$\sum_{p\in\mathbb{P}} \frac{1}{2^p}$ where $\mathbb{P}$ is the set of all prime numbers.

Question

Recall $\sum_{n=1}^{\infty}\frac{1}{2^n}=1$.

Denote $\mathbb{P}$ as the set of all prime numbers.

Can one compute $\sum_{p\in\mathbb{P}} \frac{1}{2^p}$, or just approximate?

To generalize, let $C>0$ be some absolute constant, and fix $\alpha \in (0,1)$.

If $\phi:\mathbb{N}\to[0,\infty)$ is an increasing function (sequence), then how "slow" can $\phi$ grow such that the series $\sum_{n=1}^{\infty}C(\alpha)^{\phi(n)}$ converges? I understand the $C$ plays no role in the convergence of the sum, I just like it there.

Obviously, if $\phi$ grows linearly then we are fine, but if $\phi$ is constant then the series diverges. But what if $\phi$ grows logarithmically or some other slow growing function? Any help would be greatly appreciated. Thank you.

Answer 1

$$S_m=\sum _{n=1}^m 2^{-p_n}$$ It would amazing to compute it using the binary representation of the prime numbers.

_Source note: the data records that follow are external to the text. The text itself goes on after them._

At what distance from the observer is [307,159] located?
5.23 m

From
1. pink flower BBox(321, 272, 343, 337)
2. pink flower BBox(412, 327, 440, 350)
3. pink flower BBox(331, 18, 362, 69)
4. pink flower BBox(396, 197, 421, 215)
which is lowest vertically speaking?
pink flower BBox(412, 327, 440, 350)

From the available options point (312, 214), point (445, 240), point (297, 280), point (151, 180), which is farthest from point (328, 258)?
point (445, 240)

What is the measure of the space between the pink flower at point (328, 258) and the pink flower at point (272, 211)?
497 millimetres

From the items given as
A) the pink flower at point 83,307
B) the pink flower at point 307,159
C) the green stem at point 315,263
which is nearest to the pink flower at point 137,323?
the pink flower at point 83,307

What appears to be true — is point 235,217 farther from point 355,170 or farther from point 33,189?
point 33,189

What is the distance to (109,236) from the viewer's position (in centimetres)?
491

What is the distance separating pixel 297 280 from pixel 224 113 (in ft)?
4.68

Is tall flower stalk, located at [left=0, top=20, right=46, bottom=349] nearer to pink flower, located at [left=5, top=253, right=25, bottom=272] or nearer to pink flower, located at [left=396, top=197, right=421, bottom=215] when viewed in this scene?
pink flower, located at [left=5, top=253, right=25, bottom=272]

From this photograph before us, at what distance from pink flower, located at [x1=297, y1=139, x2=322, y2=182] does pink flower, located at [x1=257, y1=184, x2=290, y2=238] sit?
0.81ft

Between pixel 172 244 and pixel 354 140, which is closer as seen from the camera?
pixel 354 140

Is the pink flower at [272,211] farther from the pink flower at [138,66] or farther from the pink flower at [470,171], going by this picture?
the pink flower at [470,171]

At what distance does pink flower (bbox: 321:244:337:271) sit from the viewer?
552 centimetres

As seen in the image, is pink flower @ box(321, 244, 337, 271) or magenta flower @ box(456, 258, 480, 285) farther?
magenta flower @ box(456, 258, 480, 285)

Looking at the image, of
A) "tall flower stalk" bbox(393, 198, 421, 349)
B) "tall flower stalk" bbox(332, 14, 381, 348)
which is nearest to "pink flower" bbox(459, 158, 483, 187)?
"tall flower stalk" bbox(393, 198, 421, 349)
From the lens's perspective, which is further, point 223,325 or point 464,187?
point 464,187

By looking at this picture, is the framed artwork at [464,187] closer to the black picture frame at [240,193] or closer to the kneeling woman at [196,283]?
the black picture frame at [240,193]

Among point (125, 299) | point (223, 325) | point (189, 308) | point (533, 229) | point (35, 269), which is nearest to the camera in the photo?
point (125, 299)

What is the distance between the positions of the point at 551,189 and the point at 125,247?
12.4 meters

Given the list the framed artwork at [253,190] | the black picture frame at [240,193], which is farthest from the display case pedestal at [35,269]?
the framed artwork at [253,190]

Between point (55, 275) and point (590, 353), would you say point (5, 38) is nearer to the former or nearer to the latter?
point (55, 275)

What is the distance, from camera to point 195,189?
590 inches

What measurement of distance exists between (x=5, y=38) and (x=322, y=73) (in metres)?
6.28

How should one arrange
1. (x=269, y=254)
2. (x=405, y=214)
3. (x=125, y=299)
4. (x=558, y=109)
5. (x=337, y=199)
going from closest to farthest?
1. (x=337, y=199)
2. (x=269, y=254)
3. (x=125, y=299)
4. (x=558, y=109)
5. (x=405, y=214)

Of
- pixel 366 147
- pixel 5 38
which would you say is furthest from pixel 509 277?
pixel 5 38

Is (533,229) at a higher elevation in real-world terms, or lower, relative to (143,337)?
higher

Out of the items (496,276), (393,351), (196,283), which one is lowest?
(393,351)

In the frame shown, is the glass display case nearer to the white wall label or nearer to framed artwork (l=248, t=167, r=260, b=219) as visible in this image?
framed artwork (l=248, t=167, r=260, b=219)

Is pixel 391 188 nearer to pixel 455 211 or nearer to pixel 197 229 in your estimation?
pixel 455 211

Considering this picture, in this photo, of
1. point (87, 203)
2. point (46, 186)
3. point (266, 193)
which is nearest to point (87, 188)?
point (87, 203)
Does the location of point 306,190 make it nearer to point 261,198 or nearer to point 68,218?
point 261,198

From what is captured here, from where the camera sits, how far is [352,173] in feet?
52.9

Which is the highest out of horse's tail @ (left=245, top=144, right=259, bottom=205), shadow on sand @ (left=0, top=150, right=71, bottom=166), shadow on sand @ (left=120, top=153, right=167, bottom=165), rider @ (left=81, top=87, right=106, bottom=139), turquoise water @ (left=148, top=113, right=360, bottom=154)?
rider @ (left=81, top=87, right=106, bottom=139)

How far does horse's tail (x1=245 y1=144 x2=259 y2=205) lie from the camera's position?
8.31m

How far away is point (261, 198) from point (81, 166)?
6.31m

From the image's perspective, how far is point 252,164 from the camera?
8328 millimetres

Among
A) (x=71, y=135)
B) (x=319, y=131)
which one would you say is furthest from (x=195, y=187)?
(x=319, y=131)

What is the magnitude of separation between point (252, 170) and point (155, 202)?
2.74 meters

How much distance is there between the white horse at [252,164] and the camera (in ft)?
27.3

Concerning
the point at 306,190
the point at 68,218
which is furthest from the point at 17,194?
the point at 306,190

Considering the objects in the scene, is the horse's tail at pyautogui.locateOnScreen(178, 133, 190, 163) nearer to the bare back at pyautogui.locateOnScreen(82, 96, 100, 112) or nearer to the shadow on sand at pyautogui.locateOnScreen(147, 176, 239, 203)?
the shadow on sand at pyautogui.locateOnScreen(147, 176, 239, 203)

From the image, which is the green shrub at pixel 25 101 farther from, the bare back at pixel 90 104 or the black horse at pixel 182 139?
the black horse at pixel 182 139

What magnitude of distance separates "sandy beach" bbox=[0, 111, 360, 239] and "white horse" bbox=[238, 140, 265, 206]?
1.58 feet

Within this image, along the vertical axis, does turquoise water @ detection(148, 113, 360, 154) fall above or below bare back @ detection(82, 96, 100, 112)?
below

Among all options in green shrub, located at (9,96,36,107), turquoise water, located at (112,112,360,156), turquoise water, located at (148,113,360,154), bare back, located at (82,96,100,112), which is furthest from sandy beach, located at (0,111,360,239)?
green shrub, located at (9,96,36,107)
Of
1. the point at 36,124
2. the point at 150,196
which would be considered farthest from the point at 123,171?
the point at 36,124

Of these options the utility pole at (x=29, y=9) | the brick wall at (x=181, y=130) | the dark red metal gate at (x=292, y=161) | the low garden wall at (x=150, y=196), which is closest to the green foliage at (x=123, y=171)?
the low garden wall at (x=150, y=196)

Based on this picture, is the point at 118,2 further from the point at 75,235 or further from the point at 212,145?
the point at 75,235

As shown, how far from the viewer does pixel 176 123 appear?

Nevertheless, it converges very fast to

$$0.41468250985111166024810962215430770836 57742381379169778682\cdots$$ which is the prime constant.

Answer 2

If $\phi$ grows asymptotically like $c \log(n)$, then $\alpha^{\phi(n)}=\alpha^{c\log_\alpha(n)\log(\alpha)}=n^{c\log(\alpha)}.$ This is just a p-series, and will thus converge if $c\log(\alpha)<-1$, or if $c>-\frac{1}{\log(\alpha)}$. If it grows faster than logarithmic, then it can be bounded by this and will converge, and if it grows slower than it will not converge.